(What you have to do) Below are the entries. Transcribe exactly the lines from the one with "<a href=https://apod.tw/bonus/ class=nav_item>其他文章</a>" through the one with "<a href=https://apod.tw/faq/ class=nav_item>FAQ</a><div", ends included, and leave out all others.

Plain-text document sources:
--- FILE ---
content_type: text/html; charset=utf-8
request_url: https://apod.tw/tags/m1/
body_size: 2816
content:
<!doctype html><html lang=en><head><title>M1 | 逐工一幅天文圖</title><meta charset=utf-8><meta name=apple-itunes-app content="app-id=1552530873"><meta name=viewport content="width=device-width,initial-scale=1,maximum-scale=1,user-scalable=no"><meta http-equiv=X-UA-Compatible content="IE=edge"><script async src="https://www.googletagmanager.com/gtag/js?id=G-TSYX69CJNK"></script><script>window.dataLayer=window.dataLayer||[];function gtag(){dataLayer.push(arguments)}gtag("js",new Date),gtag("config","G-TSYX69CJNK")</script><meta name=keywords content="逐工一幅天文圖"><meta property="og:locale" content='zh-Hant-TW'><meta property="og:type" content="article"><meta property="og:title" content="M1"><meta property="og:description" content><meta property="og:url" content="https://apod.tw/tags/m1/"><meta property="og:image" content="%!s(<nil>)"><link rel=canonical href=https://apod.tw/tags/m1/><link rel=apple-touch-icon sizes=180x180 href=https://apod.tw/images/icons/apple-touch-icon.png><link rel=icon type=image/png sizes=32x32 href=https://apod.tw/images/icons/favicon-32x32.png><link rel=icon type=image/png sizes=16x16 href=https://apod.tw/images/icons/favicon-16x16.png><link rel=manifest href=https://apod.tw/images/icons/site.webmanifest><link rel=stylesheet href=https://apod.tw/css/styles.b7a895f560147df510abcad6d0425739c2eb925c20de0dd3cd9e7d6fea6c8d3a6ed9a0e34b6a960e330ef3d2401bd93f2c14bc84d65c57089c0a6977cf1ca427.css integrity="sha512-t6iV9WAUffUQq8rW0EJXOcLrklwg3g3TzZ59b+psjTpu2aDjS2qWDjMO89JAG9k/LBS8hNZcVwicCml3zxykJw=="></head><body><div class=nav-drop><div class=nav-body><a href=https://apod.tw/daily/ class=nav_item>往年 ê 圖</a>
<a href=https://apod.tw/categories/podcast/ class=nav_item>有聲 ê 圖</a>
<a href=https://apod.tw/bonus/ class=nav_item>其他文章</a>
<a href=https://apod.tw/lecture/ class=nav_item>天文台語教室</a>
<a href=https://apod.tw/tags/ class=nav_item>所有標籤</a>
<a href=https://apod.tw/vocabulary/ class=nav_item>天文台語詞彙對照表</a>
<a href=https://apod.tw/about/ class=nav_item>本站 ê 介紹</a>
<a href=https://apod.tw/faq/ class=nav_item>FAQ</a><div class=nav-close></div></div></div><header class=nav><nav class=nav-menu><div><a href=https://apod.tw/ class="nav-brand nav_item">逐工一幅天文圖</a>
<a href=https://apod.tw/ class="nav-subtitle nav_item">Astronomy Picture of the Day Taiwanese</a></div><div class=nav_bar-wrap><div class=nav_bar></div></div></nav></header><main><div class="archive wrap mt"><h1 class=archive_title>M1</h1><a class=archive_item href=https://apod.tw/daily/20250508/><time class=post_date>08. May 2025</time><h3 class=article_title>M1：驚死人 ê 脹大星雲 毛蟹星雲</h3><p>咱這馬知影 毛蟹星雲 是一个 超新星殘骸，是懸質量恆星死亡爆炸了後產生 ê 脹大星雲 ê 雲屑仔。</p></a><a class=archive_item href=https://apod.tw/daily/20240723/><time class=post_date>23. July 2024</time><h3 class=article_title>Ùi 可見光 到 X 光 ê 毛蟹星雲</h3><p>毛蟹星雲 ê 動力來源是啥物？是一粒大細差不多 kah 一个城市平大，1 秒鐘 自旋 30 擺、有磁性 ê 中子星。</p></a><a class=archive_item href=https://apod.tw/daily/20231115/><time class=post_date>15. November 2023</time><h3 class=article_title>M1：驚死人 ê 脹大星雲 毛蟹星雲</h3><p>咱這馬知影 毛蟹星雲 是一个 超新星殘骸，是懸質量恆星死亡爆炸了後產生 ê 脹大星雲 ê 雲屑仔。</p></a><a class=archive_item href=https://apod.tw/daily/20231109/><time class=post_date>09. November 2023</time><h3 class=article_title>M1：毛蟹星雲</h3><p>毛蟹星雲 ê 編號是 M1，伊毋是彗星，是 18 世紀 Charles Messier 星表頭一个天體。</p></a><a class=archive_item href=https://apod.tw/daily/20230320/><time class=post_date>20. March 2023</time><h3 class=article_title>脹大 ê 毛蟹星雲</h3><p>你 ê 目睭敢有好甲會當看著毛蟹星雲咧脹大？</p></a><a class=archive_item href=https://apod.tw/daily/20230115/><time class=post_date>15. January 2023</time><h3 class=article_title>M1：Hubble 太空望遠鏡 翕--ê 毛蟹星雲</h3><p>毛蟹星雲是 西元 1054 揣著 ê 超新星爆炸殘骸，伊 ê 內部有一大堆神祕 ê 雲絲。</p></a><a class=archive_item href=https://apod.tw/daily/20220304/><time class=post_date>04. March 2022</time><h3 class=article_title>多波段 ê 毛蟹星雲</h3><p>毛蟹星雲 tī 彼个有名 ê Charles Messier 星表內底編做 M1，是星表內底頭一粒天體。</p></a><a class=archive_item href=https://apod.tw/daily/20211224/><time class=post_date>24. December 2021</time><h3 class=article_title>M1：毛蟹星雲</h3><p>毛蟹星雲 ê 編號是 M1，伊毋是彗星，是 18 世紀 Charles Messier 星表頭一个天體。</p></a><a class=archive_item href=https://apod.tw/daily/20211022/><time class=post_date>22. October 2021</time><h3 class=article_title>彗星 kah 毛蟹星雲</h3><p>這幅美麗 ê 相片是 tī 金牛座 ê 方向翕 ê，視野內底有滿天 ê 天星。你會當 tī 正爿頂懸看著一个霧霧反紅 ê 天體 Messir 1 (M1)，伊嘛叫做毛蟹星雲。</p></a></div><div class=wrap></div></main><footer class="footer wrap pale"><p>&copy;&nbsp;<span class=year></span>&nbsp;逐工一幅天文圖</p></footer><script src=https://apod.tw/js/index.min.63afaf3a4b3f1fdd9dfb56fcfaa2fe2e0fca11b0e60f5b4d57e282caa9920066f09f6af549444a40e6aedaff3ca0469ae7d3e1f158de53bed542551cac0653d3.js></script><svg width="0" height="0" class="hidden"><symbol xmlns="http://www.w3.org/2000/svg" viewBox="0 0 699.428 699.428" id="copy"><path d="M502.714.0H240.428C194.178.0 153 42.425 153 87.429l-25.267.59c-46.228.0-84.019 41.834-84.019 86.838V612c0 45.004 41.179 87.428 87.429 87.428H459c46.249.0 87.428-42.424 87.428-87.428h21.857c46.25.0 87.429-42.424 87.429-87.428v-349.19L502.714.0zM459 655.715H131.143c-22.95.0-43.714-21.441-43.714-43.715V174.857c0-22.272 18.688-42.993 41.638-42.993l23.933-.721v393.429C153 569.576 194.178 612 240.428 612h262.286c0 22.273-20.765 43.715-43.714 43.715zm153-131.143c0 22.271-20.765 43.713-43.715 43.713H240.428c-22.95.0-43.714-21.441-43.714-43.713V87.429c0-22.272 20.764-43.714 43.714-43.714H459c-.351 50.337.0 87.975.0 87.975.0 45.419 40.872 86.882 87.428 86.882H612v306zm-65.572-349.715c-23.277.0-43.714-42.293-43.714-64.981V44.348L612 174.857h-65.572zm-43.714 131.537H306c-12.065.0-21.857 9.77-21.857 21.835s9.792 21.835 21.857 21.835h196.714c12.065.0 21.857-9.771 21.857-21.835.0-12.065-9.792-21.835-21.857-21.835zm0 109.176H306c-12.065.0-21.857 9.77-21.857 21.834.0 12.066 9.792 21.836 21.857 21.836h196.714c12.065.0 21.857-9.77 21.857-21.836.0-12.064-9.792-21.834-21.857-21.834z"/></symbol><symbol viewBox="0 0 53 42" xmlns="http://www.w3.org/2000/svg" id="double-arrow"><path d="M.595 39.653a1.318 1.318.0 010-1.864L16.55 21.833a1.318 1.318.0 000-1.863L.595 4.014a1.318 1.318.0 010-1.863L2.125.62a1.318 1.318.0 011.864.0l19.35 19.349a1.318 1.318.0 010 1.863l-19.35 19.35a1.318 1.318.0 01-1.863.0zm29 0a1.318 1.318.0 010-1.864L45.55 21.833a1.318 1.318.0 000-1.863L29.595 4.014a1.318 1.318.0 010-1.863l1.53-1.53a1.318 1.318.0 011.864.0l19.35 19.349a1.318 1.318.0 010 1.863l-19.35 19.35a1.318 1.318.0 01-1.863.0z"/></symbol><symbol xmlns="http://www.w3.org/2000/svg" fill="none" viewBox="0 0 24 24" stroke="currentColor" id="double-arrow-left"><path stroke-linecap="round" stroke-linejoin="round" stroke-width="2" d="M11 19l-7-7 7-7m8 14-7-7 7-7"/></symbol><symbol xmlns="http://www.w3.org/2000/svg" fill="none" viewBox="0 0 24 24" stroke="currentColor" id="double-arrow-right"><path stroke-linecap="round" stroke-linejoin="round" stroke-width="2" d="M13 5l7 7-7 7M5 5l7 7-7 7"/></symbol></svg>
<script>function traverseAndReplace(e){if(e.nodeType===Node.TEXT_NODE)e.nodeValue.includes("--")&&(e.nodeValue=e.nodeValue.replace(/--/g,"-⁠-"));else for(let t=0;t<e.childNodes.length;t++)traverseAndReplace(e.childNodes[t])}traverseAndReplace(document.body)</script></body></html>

(Task solution)
<a href=https://apod.tw/bonus/ class=nav_item>其他文章</a>
<a href=https://apod.tw/lecture/ class=nav_item>天文台語教室</a>
<a href=https://apod.tw/tags/ class=nav_item>所有標籤</a>
<a href=https://apod.tw/vocabulary/ class=nav_item>天文台語詞彙對照表</a>
<a href=https://apod.tw/about/ class=nav_item>本站 ê 介紹</a>
<a href=https://apod.tw/faq/ class=nav_item>FAQ</a><div class=nav-close></div></div></div><header class=nav><nav class=nav-menu><div><a href=https://apod.tw/ class="nav-brand nav_item">逐工一幅天文圖</a>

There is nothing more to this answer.